Dividing Amos Oz's "city of lunacy" might long have been on some of the Israeli Left's post-Zionist agenda but it has come as news to many Israelis. That agenda entails the idea of "de-Judaising" the State of Israel: scrapping the Star of David flag and ending the historic right of return for any Jew.

For all their pains, including the brave unilateral withdrawal from southern Lebanon, the current Labour government has seen unleashed the al-Aqsa intifada. The previously quiescent Arab population within Israel proper has detected weakness and become a risen people. No wonder many Israeli Jews have been duped by the laughable slogan: "Only Sharon Can Bring Peace".
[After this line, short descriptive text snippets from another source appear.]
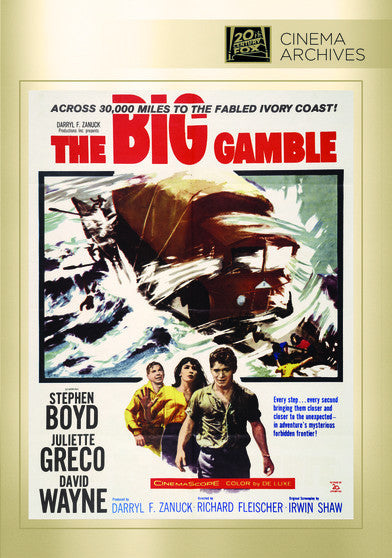 Big Gamble, The (MOD) (DVD Movie)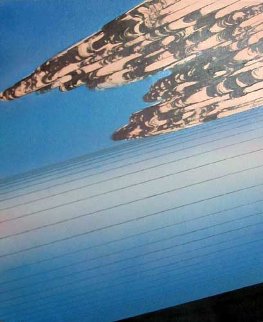 Situazione 1979 Original Painting - Ferdinando Chevrier Situazione 1979 Original Painting - Ferdinando Chevrier
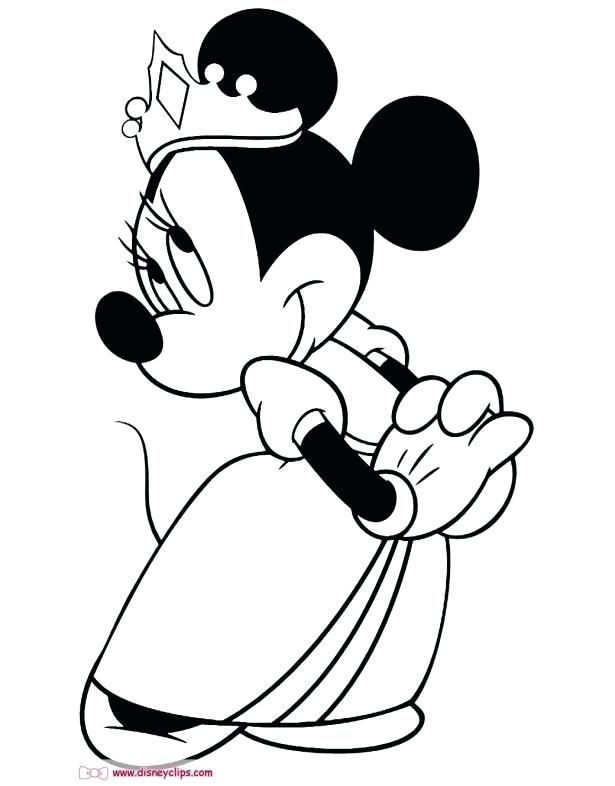 615x786 Minnie Mouse Printable Coloring Pages Mouse Drawing Pages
British Prime Minister Tony Blair said in Belfast last week that we have to try to resolve the outstanding issues from the Good Friday agreement because the Middle East shows what happens when a peace process goes wrong. With elections this year, unionists in Northern Ireland find themselves in a somewhat similar dichotomy to their fellow covenanters in Israel. Will a stony face make "the enemy", the other community, lower its sights or only radicalise it further? Do unionists try to crush or to conciliate?

Despite the best efforts of prime ministers and presidents, many unionists just do not see the new Northern Ireland as a New Jerusalem, "a shining city on the hill" as Seamus Mallon called it recently. Unlike in Israel, opinion since our own peace pact has not shifted radically yet. Unionism remains publicly and painfully divided about the agreement.
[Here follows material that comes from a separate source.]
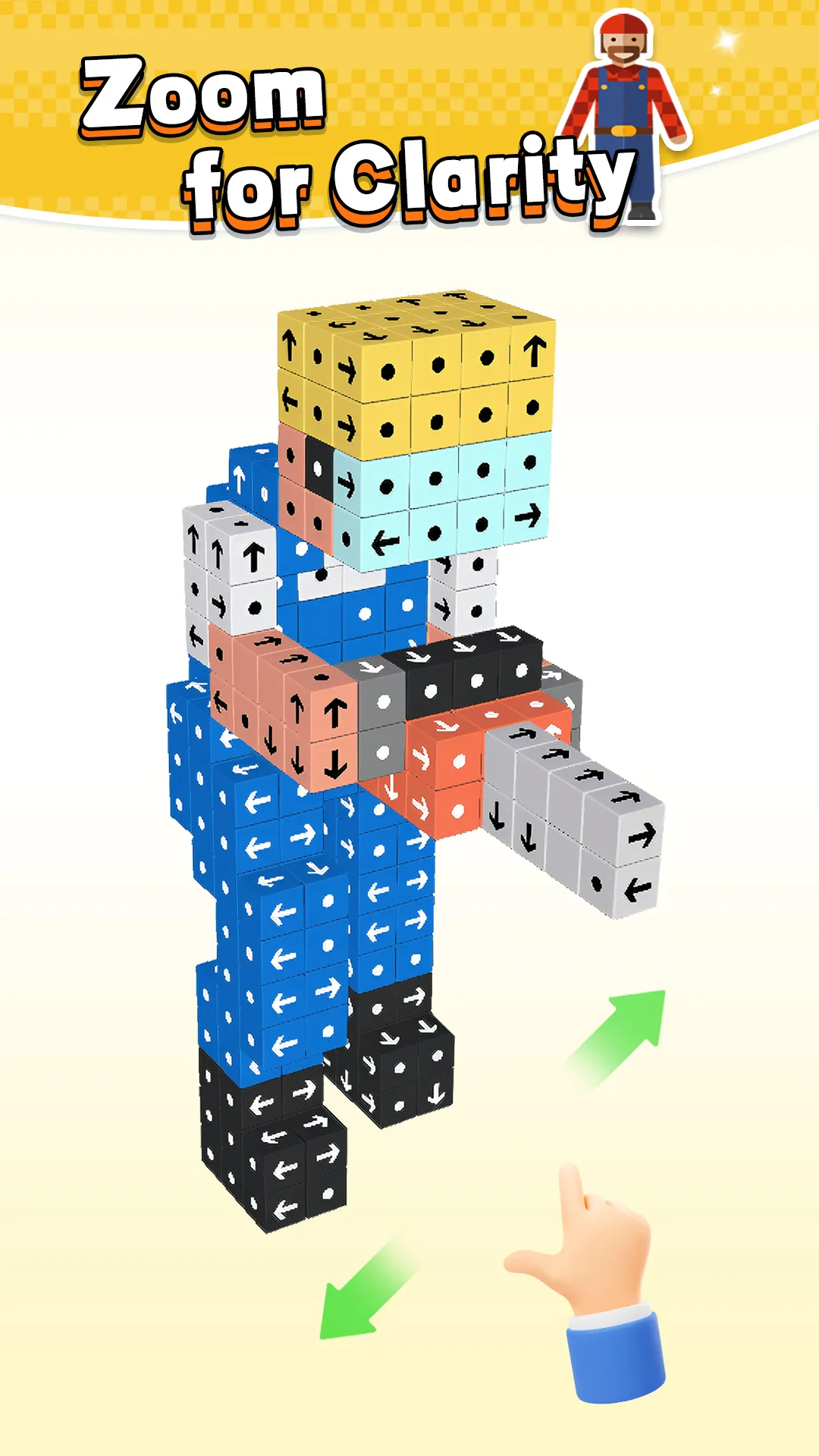 Tap It Away - 3D Blocks Puzzle | Indus Appstore | Screenshot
Sharon has said that there cannot be a true peace in the Middle East. Most unionists are not prepared to give up hope yet. Like most Israelis they passionately want a genuine resolution of the outstanding issues in the deal they signed up to. The argument in favour of the agreement will not be clinched until they are.

But just as the Palestinians will get their just deserts with Sharon, so nationalists in Ireland must be alert to the danger of asking their co-peacemakers to extend themselves beyond what electorates can bear. If the best Dublin and London can promise is a fully-armed republican movement in government on the one hand and joint authority on the other, many moderate unionists will conclude that they are better withholding their consent to either.

Extremism will have triumphed. We simply cannot go on as we are.